*

  • yani eşine kısaca, sen bana iyi bir hayat sağlayamıyorsun diyen kadındır. illa bu cümleyi bu öğelerle kurmasına gerek de yok. her eve geldiğinde, işte x'ler şunu satın almış biliyor musun; y'ler şuraya gezmeye gitmiş; z'ler şunu yapacakmış bizde tık yok diyerek alttan alttan dürter.
  • hadi o zaman sizin evde yaşayalım denmesi gereken kadın. ya da kızı boşayın babasını alın.
  • öyleydik gerçekten de! şimdi elin adamının tribini tafrasını çekiyoruz. (halen bekar)
  • de hade sizin şatoya yerleşelim denilmesi gerekir...

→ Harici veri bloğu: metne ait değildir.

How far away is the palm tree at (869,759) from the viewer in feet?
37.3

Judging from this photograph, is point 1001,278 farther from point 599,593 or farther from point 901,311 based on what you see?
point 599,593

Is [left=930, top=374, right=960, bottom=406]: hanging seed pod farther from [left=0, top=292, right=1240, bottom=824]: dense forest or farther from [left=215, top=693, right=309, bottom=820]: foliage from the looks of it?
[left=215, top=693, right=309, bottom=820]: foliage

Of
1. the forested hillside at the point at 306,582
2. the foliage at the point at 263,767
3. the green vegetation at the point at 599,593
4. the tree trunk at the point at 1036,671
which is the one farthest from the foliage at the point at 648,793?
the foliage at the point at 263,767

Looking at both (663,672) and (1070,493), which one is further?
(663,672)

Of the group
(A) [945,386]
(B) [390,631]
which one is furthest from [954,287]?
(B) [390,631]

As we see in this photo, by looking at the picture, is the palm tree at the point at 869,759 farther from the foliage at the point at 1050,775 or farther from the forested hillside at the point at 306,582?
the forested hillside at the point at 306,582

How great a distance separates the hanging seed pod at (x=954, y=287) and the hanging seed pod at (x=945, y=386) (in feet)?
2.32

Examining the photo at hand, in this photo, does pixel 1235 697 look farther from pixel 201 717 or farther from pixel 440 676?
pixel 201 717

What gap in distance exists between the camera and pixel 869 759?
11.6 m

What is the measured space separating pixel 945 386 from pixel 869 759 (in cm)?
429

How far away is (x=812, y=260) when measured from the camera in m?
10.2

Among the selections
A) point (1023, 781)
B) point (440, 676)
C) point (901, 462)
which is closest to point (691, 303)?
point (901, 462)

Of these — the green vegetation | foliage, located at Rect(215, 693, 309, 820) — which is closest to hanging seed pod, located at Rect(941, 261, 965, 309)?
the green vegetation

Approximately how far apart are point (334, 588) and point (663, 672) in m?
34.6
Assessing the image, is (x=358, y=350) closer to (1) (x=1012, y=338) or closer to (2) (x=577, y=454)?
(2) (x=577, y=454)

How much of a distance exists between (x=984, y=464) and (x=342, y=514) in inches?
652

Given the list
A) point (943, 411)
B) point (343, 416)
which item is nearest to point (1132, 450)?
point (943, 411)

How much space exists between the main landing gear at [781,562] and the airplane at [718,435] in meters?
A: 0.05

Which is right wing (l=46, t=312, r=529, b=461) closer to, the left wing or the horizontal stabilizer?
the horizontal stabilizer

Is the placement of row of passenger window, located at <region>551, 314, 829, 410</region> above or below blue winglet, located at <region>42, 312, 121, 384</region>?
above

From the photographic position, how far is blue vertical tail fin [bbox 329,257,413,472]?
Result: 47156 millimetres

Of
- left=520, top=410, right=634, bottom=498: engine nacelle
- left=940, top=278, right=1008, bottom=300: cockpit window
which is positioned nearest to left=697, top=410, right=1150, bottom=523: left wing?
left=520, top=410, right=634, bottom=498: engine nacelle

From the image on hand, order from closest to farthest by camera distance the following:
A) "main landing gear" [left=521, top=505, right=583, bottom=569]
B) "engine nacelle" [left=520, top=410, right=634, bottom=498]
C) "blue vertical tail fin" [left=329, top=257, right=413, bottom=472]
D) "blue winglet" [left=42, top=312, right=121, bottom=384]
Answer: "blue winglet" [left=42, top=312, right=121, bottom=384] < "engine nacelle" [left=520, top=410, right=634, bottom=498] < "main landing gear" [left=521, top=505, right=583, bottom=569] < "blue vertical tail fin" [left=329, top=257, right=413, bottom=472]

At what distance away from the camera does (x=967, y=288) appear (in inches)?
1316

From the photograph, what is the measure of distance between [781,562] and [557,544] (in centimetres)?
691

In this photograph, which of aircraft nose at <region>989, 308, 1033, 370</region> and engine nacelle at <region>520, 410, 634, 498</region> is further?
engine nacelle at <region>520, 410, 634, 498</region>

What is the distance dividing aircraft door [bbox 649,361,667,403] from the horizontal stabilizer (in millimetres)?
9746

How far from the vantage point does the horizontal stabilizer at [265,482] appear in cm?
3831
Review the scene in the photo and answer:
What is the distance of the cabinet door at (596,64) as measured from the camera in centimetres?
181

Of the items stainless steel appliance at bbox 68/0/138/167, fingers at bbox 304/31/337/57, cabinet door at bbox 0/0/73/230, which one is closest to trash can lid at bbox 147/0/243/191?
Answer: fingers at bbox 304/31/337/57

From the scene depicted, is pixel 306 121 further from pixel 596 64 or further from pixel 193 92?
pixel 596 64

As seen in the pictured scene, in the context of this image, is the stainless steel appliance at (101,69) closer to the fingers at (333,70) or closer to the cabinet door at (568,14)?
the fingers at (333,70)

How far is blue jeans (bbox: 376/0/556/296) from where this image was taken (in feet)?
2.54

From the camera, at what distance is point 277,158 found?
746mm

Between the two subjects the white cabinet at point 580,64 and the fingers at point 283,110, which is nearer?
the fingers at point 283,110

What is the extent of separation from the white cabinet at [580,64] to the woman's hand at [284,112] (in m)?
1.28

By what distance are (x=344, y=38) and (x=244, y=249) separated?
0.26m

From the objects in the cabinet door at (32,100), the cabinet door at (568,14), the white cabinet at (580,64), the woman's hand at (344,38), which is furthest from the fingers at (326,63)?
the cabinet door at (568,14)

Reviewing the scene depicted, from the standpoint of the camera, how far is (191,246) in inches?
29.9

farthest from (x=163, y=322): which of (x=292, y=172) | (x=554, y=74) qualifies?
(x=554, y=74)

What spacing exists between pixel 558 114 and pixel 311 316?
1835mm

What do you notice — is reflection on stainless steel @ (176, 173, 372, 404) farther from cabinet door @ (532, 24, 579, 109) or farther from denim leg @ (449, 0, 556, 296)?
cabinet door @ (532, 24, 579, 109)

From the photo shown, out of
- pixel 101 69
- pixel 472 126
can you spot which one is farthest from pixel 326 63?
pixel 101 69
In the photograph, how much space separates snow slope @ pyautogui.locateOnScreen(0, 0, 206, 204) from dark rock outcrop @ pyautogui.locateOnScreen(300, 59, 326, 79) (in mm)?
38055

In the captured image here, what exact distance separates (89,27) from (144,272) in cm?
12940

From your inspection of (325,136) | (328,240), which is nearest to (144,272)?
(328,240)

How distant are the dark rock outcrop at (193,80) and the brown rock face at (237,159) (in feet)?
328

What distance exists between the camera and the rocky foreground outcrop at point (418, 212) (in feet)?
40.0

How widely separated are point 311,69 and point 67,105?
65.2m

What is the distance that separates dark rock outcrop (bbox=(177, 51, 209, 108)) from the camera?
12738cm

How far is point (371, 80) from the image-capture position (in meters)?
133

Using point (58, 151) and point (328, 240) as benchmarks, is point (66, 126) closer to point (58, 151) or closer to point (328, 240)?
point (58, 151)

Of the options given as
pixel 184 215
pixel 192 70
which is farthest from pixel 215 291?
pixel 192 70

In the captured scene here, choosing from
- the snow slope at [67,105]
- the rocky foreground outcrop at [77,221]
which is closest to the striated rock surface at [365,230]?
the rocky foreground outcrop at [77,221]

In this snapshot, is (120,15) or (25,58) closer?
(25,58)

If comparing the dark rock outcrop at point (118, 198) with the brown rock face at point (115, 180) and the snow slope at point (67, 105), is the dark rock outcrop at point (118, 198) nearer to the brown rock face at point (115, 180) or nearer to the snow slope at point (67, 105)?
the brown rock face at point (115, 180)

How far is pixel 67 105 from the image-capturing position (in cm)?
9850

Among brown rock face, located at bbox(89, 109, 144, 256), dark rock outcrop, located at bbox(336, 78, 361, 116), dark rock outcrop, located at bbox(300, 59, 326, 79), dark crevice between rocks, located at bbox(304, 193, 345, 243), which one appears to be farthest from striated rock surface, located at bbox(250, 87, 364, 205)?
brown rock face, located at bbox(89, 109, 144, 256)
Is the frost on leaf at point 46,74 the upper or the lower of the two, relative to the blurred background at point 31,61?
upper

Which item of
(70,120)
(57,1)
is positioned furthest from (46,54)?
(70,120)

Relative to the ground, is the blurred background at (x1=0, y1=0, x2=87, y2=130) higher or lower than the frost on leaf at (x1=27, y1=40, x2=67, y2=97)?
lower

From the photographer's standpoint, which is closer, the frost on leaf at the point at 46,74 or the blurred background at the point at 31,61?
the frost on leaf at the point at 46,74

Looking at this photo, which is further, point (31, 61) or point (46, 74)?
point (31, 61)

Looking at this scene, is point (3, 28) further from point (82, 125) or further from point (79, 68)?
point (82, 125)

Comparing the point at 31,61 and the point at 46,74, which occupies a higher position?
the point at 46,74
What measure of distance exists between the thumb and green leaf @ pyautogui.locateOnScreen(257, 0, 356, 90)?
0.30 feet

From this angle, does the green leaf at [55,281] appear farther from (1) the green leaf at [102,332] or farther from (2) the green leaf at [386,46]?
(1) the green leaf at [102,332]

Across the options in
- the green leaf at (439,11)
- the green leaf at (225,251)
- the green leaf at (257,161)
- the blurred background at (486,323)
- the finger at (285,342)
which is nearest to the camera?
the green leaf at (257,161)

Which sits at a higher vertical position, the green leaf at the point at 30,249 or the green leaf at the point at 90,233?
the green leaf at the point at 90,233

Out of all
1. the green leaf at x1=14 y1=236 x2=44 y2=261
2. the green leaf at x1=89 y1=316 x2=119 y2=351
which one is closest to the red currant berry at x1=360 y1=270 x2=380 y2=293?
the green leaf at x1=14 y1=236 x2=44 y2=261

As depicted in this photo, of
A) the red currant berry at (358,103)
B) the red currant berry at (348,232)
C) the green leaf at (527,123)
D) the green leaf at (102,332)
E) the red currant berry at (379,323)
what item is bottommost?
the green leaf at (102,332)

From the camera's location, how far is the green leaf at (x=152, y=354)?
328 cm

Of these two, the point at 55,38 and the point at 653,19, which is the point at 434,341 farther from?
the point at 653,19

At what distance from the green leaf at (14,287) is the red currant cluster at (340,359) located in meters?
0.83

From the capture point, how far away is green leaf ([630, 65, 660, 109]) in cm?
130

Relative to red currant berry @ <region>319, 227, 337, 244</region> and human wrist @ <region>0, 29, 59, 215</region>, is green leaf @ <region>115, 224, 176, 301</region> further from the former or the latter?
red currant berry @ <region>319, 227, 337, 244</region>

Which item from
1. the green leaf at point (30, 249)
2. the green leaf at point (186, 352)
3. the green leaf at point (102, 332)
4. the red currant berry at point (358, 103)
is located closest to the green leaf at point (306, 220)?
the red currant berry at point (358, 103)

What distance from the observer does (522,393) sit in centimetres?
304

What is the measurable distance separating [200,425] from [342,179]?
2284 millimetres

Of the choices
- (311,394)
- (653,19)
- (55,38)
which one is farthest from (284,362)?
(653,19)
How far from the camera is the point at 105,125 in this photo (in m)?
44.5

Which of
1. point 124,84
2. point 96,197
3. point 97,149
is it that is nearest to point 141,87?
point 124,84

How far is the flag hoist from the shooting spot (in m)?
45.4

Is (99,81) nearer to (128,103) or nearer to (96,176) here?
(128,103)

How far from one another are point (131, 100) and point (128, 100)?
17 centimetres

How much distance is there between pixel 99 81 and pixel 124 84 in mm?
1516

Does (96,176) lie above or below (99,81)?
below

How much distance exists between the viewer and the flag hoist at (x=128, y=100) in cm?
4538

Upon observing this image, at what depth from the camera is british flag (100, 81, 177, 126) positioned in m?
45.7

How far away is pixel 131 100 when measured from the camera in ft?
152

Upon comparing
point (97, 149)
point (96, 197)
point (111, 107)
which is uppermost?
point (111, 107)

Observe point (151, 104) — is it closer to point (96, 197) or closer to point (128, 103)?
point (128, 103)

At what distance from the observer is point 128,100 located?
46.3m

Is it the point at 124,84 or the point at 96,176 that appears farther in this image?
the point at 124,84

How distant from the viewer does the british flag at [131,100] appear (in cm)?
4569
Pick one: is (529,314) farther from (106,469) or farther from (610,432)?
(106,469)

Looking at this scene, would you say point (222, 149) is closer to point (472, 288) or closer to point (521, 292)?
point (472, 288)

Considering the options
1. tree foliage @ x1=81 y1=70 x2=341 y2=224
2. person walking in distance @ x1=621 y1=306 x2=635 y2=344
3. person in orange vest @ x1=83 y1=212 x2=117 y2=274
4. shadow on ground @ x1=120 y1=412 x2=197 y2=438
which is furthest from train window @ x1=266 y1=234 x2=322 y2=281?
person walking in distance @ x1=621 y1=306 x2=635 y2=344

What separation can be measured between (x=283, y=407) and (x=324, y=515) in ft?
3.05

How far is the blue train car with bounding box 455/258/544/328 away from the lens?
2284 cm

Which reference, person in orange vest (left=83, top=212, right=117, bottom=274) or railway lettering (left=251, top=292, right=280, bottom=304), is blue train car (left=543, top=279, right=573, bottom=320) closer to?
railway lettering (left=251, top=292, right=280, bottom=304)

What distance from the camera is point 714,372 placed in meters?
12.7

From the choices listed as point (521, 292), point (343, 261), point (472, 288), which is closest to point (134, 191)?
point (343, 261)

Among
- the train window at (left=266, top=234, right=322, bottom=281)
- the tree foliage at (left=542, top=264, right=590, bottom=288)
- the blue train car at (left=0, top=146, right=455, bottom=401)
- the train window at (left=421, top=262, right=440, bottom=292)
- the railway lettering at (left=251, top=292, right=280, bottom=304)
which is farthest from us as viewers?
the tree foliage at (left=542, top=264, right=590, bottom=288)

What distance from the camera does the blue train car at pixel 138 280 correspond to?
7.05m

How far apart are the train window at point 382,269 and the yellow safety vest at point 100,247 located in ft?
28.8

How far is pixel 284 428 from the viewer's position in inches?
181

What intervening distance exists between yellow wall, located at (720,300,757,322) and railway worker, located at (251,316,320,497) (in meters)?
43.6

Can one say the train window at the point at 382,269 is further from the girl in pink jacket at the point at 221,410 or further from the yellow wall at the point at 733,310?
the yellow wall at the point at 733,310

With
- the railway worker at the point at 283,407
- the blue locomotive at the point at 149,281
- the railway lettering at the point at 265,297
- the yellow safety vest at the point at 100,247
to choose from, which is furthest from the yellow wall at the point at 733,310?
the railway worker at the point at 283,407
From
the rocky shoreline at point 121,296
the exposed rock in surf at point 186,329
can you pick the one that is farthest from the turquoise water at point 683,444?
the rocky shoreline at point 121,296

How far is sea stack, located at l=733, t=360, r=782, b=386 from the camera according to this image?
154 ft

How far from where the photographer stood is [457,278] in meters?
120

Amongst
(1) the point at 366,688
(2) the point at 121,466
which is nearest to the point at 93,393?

  • benim o. işçi/memur maaşıyla baban üç kız kardeşin de isteklerine yetişmeye çalışıyor, elindekini avucundakini sizin için harcıyorsa, sen sınava hazırlanırken çok da lazım olmayan cep telefonun çalındığında üzülmesin diye ertesi gün daha güzelini alıp getiriyorsa, anadolunun bağrındaki evinizde gitar, bağlama, org bulundurup sizi müziğe teşvik ediyorsa, arabada giderken senin saçma salak pop şarkılarını dinleyip sesini çıkarmıyorsa, azıcık burnun aksa her işini bırakıp seni iyileştirmeye çalışıyorsa, doğru bildiklerini sana da öğretmek için elinden geleni yapıyorsa, canın tatlı istedi diye akşam vakti üşenmeyip çarşıya inip sana tatlı alıyorsa, sana hayır diyemiyorsa,
    kısacası her istediğini bir şekilde yerine getirmeye çalışıyorsa pofidik kıyafetler giyip süslü püslü durmana gerek yok. o evde prensessin çünkü.
  • beğenmiyorsa gitsin babasının evine.
  • (bkz: kezban)
  • kendisi hala baba evindedir.
  • kızı evden kovarak çözebileceğiniz sorunsal.
  • bir kezban meriç güzellemesidir.